An 80-year-old man wearing a Hijazi fouta and light cotton top with a Hijazi turban appeared teaching his 17-year-old son the profession of his grandparents, building mud houses. “I’m keen to pass the profession on to my son and next generation. Such professions shouldn’t die,” he told Arab News. “I’m thrilled to see people interested in our heritage. We try our hardest to represent our ancestors the best way possible.”
The shouts of the milkman can be heard on every block in the area as he roams the district promoting his goods “Milk, milk!” while the neighborhood’s mayor is welcoming the visitors and taking selfies and Snapchat videos with teenagers. “I told everyone long before the festival starts that this year’s edition will be one of its kind, and I was right,” the mayor told Arab News with a warm smile on his old face.

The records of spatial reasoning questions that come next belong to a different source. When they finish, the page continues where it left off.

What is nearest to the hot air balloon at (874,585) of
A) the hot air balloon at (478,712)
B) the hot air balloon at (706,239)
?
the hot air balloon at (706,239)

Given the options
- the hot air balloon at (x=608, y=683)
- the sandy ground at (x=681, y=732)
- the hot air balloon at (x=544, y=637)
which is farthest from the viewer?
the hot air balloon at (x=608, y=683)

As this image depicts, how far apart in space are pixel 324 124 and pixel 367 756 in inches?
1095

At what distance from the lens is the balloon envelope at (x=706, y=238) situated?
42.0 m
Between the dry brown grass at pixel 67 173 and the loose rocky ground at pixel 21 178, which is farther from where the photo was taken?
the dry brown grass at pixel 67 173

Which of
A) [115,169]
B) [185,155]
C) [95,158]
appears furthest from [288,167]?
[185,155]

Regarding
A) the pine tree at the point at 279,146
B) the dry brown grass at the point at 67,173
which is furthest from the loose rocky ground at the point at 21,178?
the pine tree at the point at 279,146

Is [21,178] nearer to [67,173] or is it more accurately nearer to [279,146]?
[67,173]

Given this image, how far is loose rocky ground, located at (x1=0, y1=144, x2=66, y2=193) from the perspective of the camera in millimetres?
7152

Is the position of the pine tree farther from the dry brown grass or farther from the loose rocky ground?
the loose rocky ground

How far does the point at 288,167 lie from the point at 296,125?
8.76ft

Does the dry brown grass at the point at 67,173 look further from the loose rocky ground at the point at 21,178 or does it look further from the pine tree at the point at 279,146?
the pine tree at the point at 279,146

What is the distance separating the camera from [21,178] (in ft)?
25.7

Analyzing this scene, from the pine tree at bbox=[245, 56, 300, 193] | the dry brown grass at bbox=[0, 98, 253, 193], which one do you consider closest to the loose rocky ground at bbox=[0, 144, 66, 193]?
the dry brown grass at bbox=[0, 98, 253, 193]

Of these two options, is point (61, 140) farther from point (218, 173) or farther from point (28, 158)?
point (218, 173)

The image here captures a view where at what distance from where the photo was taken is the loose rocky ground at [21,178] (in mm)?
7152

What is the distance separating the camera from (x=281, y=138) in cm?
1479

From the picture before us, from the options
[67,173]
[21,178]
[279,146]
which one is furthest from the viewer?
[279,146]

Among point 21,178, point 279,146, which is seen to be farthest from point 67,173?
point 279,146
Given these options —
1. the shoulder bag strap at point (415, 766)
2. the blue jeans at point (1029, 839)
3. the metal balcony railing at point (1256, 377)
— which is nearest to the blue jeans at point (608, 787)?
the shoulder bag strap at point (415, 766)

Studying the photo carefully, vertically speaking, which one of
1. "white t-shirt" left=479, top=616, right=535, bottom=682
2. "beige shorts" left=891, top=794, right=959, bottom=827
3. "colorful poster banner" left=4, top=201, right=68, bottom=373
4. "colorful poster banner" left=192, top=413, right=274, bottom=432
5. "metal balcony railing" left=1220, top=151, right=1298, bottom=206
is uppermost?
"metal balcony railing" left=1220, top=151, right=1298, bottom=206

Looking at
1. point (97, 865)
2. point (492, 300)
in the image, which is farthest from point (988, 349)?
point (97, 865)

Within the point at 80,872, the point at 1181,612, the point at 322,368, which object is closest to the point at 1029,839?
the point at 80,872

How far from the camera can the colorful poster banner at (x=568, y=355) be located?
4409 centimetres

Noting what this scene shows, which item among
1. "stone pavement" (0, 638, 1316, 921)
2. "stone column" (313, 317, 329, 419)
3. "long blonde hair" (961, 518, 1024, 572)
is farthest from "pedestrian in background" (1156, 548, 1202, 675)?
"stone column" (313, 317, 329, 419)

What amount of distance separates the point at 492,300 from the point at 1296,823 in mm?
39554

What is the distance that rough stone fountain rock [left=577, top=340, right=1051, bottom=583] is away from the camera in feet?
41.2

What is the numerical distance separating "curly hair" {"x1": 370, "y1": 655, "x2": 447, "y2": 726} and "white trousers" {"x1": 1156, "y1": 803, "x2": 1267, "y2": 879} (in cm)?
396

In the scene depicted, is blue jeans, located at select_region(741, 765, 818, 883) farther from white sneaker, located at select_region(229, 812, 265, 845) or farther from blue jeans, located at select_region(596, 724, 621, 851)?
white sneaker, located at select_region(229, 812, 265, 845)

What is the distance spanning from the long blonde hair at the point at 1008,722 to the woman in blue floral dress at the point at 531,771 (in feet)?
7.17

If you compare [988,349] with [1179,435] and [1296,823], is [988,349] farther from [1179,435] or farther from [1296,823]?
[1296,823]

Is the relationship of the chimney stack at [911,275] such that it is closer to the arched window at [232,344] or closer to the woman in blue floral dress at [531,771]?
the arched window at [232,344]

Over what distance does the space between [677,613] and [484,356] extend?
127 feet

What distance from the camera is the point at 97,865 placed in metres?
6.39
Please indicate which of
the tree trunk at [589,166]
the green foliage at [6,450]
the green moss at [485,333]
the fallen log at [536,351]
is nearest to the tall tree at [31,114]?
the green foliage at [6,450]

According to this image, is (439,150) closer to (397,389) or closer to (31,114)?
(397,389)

One cannot pay a visit to Al-Balad without seeing the famous 200-year-old property that is now covered entirely in tin foil. The idea came to Saudi artist Abdullah Al-Othman, and was intended as a message to the people to preserve their ancient buildings instead of leaving them to decay with time. The house used to be an abandoned 19th century women’s shelter.
The festival did not only attract Saudis, as many foreigners were also present and expressed how fascinated they are by the rich Saudi culture.
“I love visiting cultural sites in every country I go to,” said a Swedish expat who has been living in the Kingdom for three years now. “Al-Balad is a fascinating district and can’t be explored in one visit — this is my second visit.”